Written problem 1:
Show every line of the records that contains the string "tiled", matching case exactly.

NLP_DL (Oxford) Flashcards

Question 1

Q

Distributional hypothesis

Answer

A

words that occur in the same contexts tend to have the same meanings

Question 2

Q

Negative sampling

Answer

A

related to word2vec paper:
in the formula / sum () the denominator is computed using only a random sample of ‘negative’ contexts (different from the numerator one)

Question 3

Q

Being ‘grounded in the task’

Answer

A

= ‘meaning’ (as word - in the context of course’s taks-specific features)

Question 4

Q

CBoW steps (Mikolov, 2013)

Answer

A

embed words to vectors
sum vectors
project the result back to vocabulary size
apply softmax

Question 5

Q

n-gram model ~ k-th order Markov model

Answer

A

only immediate history counts

- with limited history for previous k-1 items

Question 6

Q

linear interpolation of probability of a 3-gram

Answer

A

linear combination of trigram, bigram, and unigram with coefficients sum equal to 1

Question 7

Q

training objective for feedforward NN

Answer

A

cross-entropy of the data given the model:
-(1/N) sum(cost(w_n, p_n))
with cost being the log-probability:
cost(a, b) = a^T log b

Question 8

Q

NNLM comparison with N-Gram LM - good

Answer

A

good generalization on unseen n-grams, poorer on seen ones; solution: use n-gram features
smaller memory footprint

Question 9

Q

NNLM comparison with N-Gram LM - bad

Answer

A

number of parameters scales with n-gram size
doesn’t take into account the frequencies of words
limited the length of the dependencies captured (n-gram size)

Question 10

Q

RNNLM comparison with N-Gram LM - good

Answer

A

can represent unbounded dependencies
compress history into fixed size vector
the number of params grow only with the information stored in the hidden layer

Question 11

Q

RNNLM comparison with N-Gram LM - bad

Answer

A

difficult to learn
memory and computation complexity increase quadratically with the size of the hidden layer
doesn’t take into account the frequencies of words

Question 12

Q

Statistical text classification (STC) - key questions

Answer

A

2 steps process in order to calculate P(c|d):

process text for representation: how to represent d
classify the document using the text representation: how to calculate P(c|d)

Question 13

Q

STC - generative models

Answer

A

joint model P(c, d)
model the distribution of individual classes
place probabilities over both hidden vars (classes) and observed data

Question 14

Q

STC - discriminative models

Answer

A

conditional model P(c|d)
learn boundaries between classes
with data as given place probabilities over hidden vars

Question 15

Q

STC - Naive Bayes: pros and cons

Answer

A

Pros:
- simple
- fast
- uses BOW representation
- interpretable
Cons:
- feature independence condition too strong
- doc structure/semantic ignored
- require smoothing to deal with 0 probabilities

Question 16

Q

STC - logistic regression: pros and cons

Answer

A

Pros:
- interpretable
- relativly simple
- no assumptions of independence between fewatures
Cons:
- harder to learn
- manually designed features
- more difficult to generalize well bc of the hand crafted  features

Question 17

Q

RNNLM text representation

Answer

A

RNNLM is agnostic to the recurrent function
it reads input x_i to accumulate state h_i, and predict output y_i
for text representation h_i is a function value dependent of x_{0:i} and h_{0:i-1} meaning that it contains info about all text up to time-step i
thus h_n is the text representation of the input document and can be used for d (data, X=h_n) in logistic regression or any other classifier

Question 18

Q

RNNLM + Logistic regression steps

Answer

A

No RNN output layer y is needed!

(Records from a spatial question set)
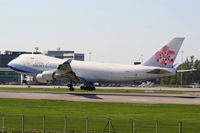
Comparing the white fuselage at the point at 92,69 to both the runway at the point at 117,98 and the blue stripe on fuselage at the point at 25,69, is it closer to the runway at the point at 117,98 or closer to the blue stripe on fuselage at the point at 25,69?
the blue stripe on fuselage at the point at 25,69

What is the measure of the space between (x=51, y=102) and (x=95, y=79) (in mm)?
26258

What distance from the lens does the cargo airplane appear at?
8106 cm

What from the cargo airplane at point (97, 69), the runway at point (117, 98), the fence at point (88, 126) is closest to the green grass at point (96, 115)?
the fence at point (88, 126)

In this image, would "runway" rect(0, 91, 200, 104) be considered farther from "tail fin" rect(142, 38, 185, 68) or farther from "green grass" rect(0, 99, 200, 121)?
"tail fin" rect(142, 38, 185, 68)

...

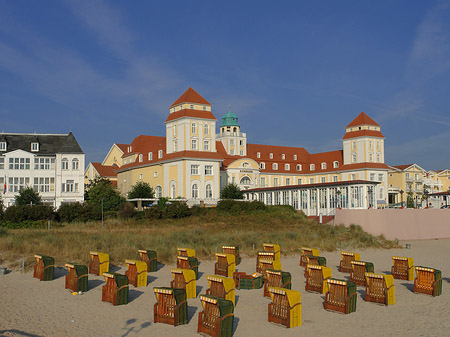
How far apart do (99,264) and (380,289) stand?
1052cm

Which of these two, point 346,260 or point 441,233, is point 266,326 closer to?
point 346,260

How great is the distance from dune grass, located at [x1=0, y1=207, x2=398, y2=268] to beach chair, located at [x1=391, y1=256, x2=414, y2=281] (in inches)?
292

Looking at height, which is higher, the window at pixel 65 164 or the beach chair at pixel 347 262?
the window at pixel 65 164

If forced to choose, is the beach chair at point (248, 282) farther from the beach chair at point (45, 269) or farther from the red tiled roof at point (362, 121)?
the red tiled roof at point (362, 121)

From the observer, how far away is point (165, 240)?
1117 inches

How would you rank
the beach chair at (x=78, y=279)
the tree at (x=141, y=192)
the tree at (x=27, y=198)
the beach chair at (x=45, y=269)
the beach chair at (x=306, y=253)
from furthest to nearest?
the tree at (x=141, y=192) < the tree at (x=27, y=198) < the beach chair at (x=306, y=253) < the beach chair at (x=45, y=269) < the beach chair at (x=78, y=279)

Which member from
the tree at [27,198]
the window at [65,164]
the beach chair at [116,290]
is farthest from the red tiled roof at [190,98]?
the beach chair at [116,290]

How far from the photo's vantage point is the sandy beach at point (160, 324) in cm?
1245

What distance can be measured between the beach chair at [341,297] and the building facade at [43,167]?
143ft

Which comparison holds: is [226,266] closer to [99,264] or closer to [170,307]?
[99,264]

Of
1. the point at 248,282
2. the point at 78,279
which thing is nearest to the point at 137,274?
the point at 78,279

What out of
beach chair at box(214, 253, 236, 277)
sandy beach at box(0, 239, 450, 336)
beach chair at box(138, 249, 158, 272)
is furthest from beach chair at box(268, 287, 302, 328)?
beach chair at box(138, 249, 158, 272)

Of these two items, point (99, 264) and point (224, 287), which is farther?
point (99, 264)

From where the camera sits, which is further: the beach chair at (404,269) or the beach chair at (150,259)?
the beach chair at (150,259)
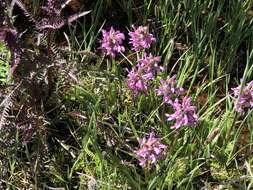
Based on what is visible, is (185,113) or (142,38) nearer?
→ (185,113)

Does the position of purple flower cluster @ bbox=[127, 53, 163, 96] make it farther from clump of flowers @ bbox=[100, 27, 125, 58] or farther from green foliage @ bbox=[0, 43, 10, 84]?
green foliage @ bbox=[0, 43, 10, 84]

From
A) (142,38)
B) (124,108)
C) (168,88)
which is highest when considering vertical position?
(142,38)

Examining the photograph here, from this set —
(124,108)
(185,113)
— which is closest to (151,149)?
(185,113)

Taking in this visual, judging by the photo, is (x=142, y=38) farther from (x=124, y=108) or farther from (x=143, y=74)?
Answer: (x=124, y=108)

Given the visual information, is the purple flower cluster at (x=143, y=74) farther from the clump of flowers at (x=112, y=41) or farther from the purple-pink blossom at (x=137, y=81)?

...

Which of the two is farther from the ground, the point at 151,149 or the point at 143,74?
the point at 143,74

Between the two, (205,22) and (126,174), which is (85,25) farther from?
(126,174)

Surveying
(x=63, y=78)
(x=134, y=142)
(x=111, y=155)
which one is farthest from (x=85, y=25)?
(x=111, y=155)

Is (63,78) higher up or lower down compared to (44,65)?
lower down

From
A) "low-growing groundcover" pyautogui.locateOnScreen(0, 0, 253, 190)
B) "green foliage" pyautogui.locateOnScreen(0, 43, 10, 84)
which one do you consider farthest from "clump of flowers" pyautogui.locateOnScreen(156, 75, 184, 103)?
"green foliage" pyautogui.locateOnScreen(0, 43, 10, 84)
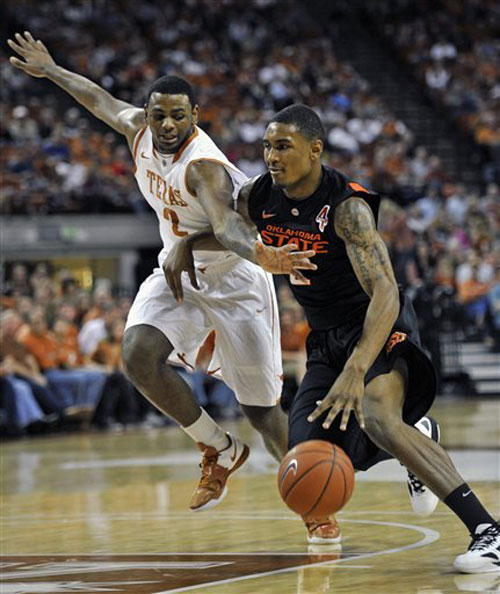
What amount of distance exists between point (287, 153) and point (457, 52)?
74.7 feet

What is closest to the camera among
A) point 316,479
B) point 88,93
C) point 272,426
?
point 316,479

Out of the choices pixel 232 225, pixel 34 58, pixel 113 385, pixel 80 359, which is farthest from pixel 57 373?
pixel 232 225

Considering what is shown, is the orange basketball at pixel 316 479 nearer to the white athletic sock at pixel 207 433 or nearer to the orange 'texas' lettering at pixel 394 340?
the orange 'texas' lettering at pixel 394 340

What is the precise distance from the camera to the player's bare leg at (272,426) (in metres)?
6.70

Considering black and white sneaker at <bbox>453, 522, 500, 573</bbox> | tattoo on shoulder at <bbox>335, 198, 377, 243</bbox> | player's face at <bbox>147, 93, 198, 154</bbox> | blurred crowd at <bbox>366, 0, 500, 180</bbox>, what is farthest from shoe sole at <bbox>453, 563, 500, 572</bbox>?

Written problem 2:
Transcribe the part of the NLP flashcards that begins at the words "Question 12" and stops after the words "how to calculate P(c|d)".

Exercise response 1:
If forced to choose, is the beach chair at point (248, 282) farther from the beach chair at point (45, 269) or farther from the red tiled roof at point (362, 121)?
the red tiled roof at point (362, 121)
is farthest from the red tiled roof at [190,98]?

Exercise response 2:
Question 12

Q

Statistical text classification (STC) - key questions

Answer

A

2 steps process in order to calculate P(c|d):

process text for representation: how to represent d
classify the document using the text representation: how to calculate P(c|d)